▶ _Challenge_
Starting at the line that contains "Is (x=144, y=88)" and continuing through the last line, write the lines out again with "concrete balcony" swapped for "stone balcony" and nothing else changed.

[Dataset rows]
BEGIN
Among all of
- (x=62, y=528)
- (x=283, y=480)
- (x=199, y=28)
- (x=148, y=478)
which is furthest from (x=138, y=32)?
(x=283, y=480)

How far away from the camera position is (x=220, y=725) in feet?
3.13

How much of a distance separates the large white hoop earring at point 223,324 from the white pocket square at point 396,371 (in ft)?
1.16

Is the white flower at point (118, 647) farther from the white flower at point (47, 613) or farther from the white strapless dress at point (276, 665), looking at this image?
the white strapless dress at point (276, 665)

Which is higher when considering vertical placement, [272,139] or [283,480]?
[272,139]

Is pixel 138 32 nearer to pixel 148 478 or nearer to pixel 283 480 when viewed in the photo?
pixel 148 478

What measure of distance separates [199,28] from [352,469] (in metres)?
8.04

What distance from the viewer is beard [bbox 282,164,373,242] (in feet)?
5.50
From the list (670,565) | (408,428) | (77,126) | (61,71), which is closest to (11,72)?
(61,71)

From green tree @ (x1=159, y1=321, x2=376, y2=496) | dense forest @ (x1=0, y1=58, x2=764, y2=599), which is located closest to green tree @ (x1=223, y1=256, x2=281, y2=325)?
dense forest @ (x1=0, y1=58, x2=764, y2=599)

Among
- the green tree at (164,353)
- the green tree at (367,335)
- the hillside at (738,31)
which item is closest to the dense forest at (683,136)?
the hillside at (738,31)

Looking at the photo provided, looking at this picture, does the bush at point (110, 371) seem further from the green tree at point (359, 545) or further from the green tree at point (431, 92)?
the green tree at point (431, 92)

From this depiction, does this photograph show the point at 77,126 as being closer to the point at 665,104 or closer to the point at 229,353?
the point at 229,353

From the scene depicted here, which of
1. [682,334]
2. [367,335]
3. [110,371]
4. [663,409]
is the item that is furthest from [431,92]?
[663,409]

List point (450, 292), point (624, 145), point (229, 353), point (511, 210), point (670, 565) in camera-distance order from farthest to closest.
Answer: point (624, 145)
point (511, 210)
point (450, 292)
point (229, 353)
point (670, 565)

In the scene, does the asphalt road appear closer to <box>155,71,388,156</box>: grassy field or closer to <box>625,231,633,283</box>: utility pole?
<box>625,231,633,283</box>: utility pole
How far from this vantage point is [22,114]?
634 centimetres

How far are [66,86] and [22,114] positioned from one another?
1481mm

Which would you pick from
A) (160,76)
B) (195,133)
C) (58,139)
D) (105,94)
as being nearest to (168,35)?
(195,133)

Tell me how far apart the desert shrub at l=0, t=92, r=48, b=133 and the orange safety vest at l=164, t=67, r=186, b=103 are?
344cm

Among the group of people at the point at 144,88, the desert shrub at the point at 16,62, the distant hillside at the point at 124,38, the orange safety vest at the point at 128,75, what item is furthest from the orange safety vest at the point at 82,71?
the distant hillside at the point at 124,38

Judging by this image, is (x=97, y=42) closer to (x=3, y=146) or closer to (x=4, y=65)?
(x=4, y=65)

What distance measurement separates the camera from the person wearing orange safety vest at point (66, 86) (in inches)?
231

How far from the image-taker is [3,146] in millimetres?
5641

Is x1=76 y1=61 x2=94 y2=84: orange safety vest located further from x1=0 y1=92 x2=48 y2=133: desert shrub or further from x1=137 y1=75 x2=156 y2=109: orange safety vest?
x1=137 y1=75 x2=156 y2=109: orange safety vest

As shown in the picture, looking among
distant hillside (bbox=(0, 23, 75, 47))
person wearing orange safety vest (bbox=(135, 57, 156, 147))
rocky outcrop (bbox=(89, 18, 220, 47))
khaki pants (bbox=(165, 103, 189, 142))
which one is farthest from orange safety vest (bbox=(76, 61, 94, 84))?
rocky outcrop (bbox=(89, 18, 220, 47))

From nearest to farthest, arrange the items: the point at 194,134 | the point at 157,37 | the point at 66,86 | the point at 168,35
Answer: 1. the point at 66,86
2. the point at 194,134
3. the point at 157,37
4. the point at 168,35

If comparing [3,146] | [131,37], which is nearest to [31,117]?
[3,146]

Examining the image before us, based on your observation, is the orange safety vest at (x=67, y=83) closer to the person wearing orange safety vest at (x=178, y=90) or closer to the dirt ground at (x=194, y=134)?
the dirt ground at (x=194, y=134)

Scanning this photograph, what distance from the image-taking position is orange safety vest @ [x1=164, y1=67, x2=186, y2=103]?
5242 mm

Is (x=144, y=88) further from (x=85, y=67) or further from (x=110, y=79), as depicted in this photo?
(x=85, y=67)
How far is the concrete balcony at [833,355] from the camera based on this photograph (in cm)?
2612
END
▶ _Solution for this exercise_
Is (x=144, y=88) further from (x=85, y=67) or further from (x=110, y=79), as depicted in this photo?
(x=85, y=67)
How far is the stone balcony at [833,355] from the camera based on this photograph (in cm)?
2612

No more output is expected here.